A former media executive, Tompkins joined the board at Mosaic in 2016, inspired by Roth’s ideas and his work as a playwright. In an interview, he expressed regret that the fledgling theater was losing its founding artistic director and reiterated his support for Roth’s vision.

The deteriorating situation at Mosaic may underscore some of the challenges facing white men running theater companies dedicated to principles of equity, diversity and inclusion. Tompkins, who is Black, approved when Mosaic took up residence at the Atlas Performing Arts Center, located in a historically Black neighborhood far from other arts venues, and funders applauded that commitment.

Over five years, the new company’s charitable contributions roughly quadrupled, to $2.3 million in 2018, with support from Bloomberg Philanthropies, the Reva and David Logan Foundation and the Weissberg Foundation.

Much of that grant funding was designated for diverse programming. Before the pandemic closed theaters nationwide, Mosaic was preparing to mount a trilogy of plays examining the life and legacy of Emmett Till, by Ifa Bayeza.

Roth’s departure from Mosaic is his second high-profile exit from a Washington theater.
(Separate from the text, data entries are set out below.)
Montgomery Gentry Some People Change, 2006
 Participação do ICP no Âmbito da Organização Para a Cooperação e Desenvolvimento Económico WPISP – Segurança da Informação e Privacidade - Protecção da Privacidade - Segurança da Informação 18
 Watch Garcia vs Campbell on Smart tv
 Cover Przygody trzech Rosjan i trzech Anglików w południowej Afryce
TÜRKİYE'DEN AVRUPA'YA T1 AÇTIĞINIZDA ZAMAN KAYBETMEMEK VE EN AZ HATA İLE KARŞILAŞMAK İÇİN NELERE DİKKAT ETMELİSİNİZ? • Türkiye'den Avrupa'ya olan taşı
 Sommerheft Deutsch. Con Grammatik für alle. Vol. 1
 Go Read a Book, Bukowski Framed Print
In 2014 he was fired by Theater J, the theater at what is now called the Edlavitch DC Jewish Community Center, which he had led for 18 years.

Under Roth’s leadership, Theater J grew in reputation. He was known for staging works that offered viewpoints from across from the Arab world. Playwright Tony Kushner and Oskar Eustis, the artistic director of the Public Theater in New York, were among those who opposed his ouster.

Officials at the Community Center said at the time that his dismissal was not in response to pressure from hawkish donors or a reflection of a reluctance to air critical views about Israel.

“Ari Roth’s dismissal was related to a pattern of insubordination, unprofessionalism and actions that no employer would ever sanction,” Carole Zawatsky, the former chief executive office of the center, wrote in a letter in 2014 that was released to the media.

Roth continues to maintain that he was fired from Theater J for political reasons and said that he hoped to take one of his signature endeavors from both theaters, the Voices From a Changing Middle East Festival, with him, whatever he does next.

In a statement for the board, Tompkins wrote that he hoped the theater would emerge stronger than ever.

“While our stages may be dark,” he said, “the work continues.”